SAN FRANCISCO – Amazon.com Inc. is taking a hit in states that are collecting an online sales tax.
In one of the first efforts to quantify the impact of states accruing more tax revenue from Web purchases, researchers at Ohio State University published a paper this month that found sales dropped for Amazon when the online charge was introduced. In states that have the tax, households reduced their spending on Amazon by about 10 percent compared to those in states that don't have the levy. For online purchases of more than $300, sales fell by 24 percent, according to the report, titled "The Amazon Tax."
The findings add to concerns about how much the world's largest online retailer can expand. The Seattle-based company, which reports quarterly earnings on Thursday, has been grappling with decelerating revenue growth amid heavy spending on new initiatives. Amazon has enjoyed an edge against brick-and-mortar retailers because consumers didn't have to pay sales tax for purchases from the site, yet that has eroded as states including California and Texas have unveiled the levies.
"There is no ambiguity," Brian Baugh, one of the report's authors from Ohio State's Fisher College of Business, said Monday. "It has been [Amazon's] competitive advantage."

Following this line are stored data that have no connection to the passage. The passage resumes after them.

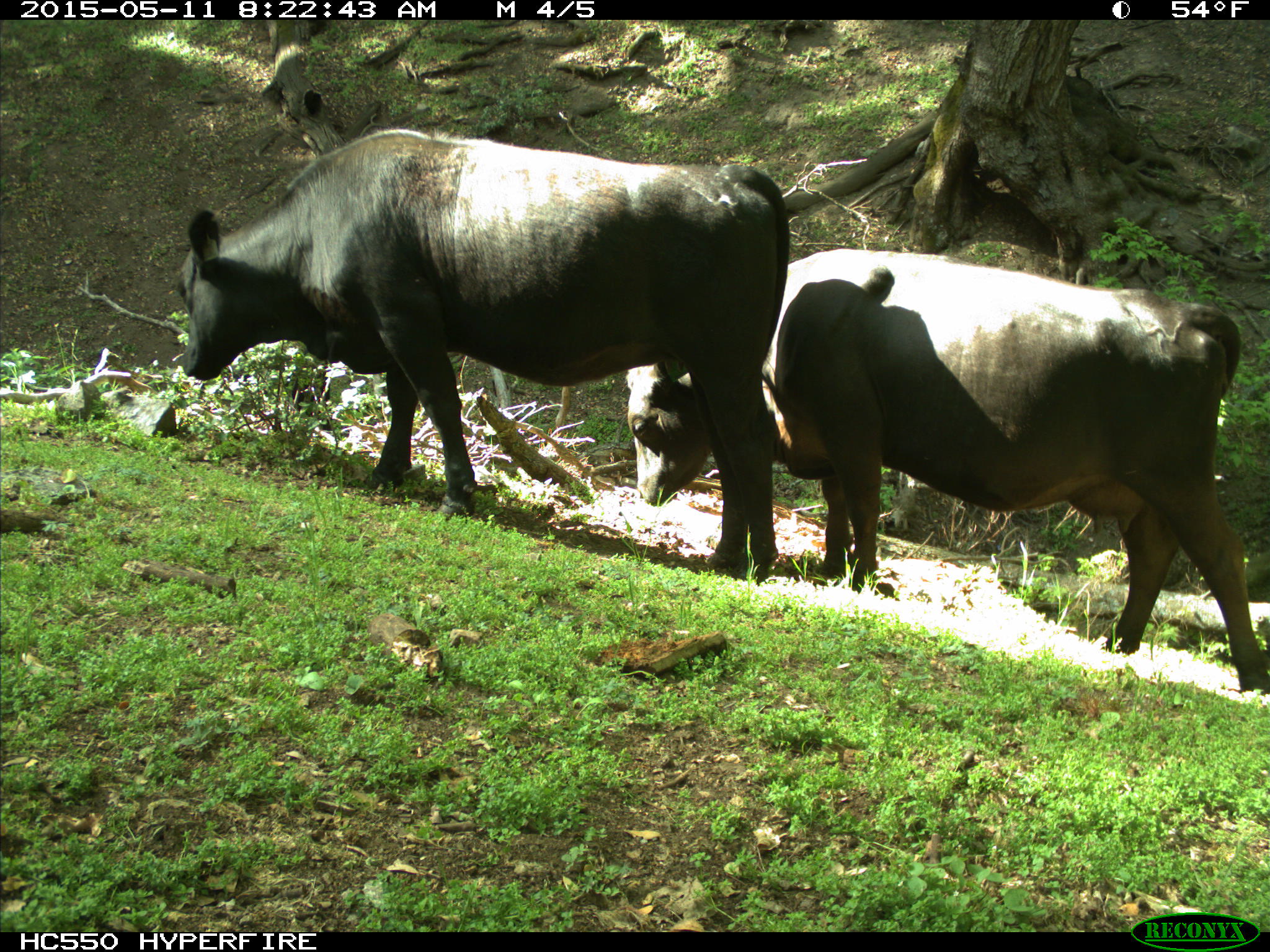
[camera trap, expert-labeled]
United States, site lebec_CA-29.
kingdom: Animalia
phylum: Chordata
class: Mammalia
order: Artiodactyla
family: Bovidae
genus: Bos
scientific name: Bos taurus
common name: domestic cow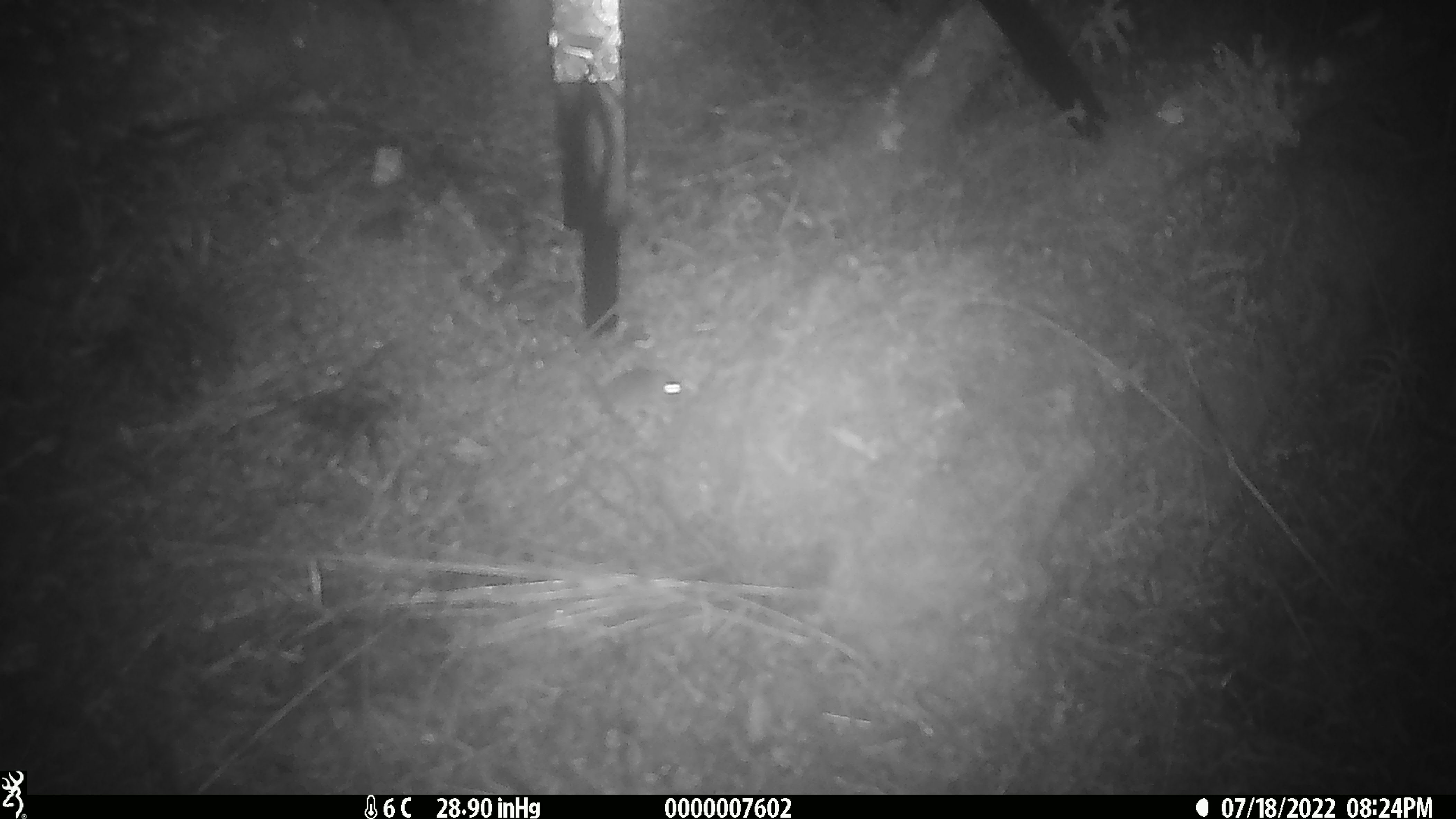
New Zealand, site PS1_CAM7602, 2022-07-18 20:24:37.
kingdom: Animalia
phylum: Chordata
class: Mammalia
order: Rodentia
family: Muridae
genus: Mus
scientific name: Mus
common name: mouse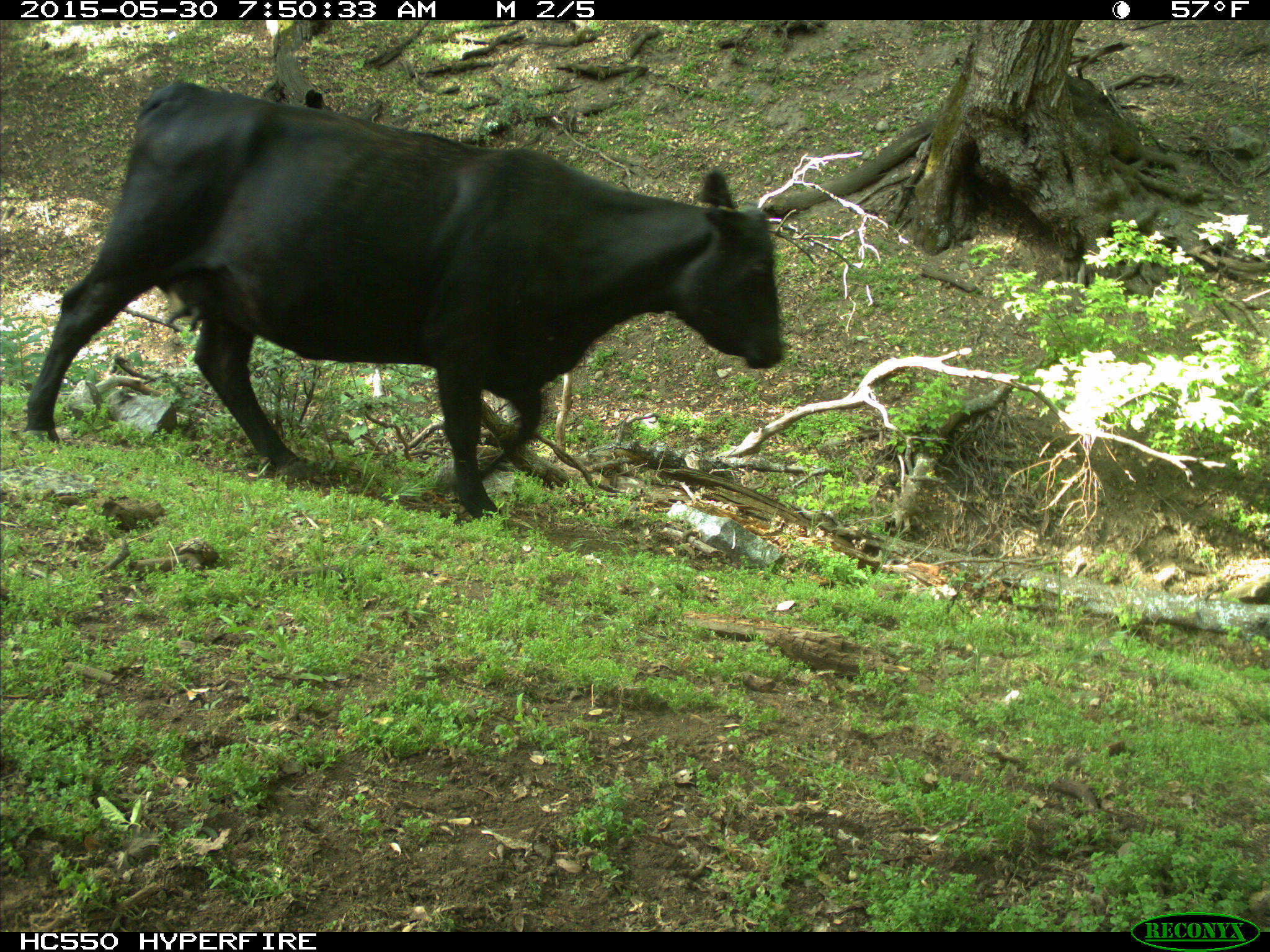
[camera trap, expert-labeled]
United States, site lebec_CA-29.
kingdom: Animalia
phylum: Chordata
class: Mammalia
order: Artiodactyla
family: Bovidae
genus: Bos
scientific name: Bos taurus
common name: domestic cow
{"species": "Bos taurus (domestic cow)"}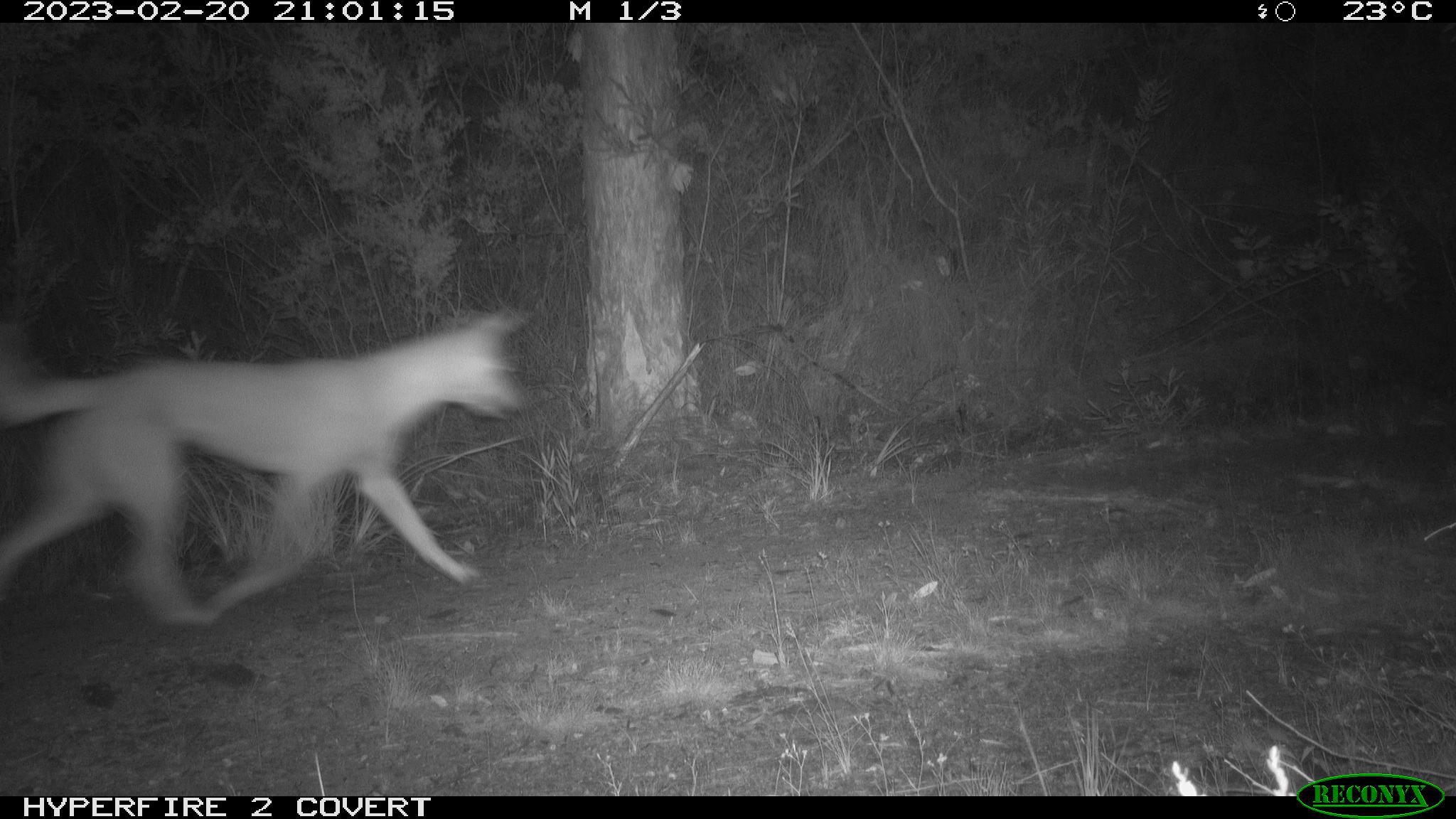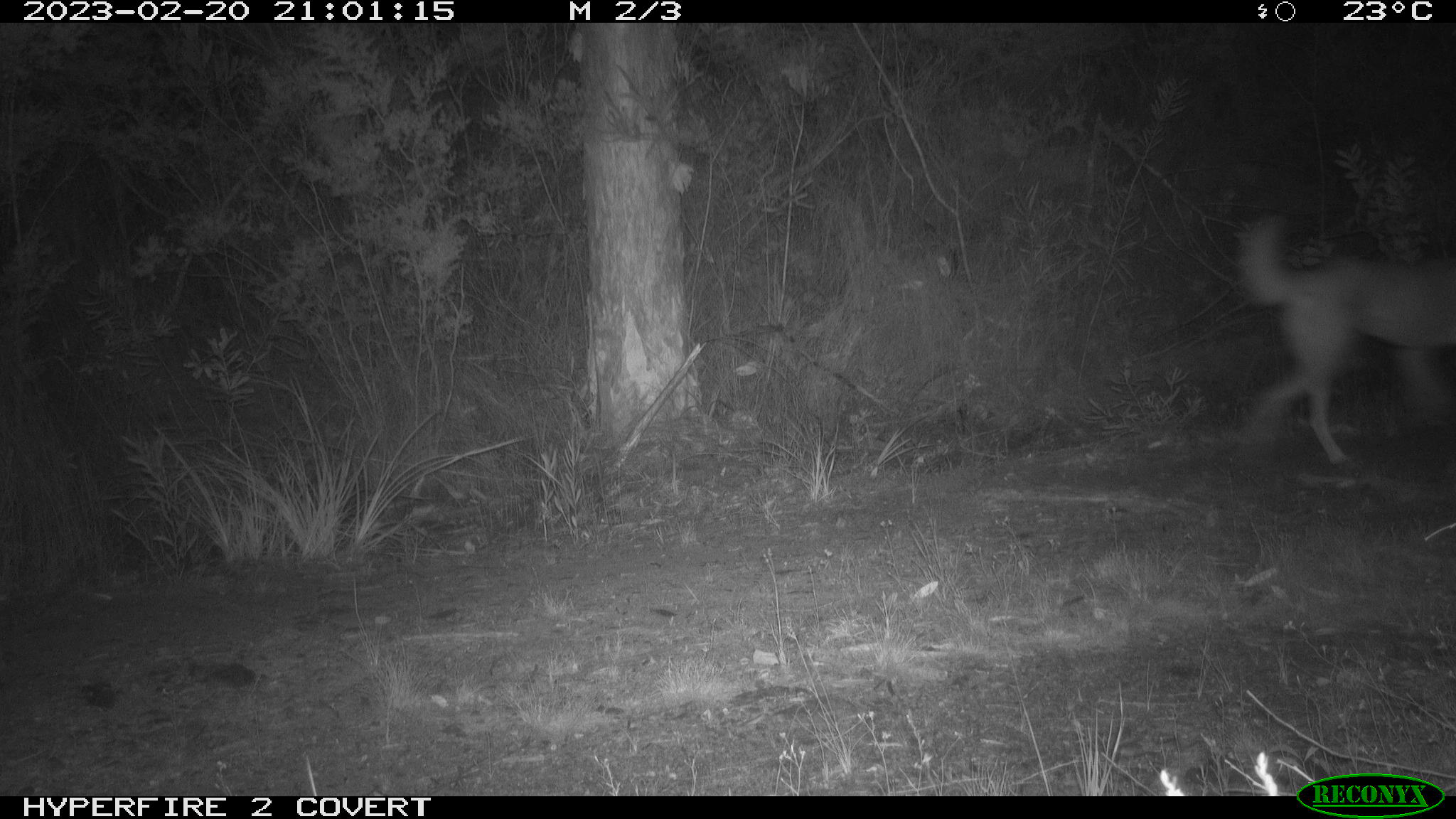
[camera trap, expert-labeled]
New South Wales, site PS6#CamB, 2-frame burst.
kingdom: Animalia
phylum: Chordata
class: Mammalia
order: Carnivora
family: Canidae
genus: Canis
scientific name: Canis familiaris dingo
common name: dingo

The push by states to collect taxes on Internet purchases has gathered momentum in the past few years. Amazon collects sales tax in 20 states, according to its website. More are set to follow as the company has become a popular target to help state governments generate more revenue to cover budget shortfalls; Florida is set to begin charging a tax on May 1. States lose an estimated $23 billion a year in uncollected sales taxes from Web retailers.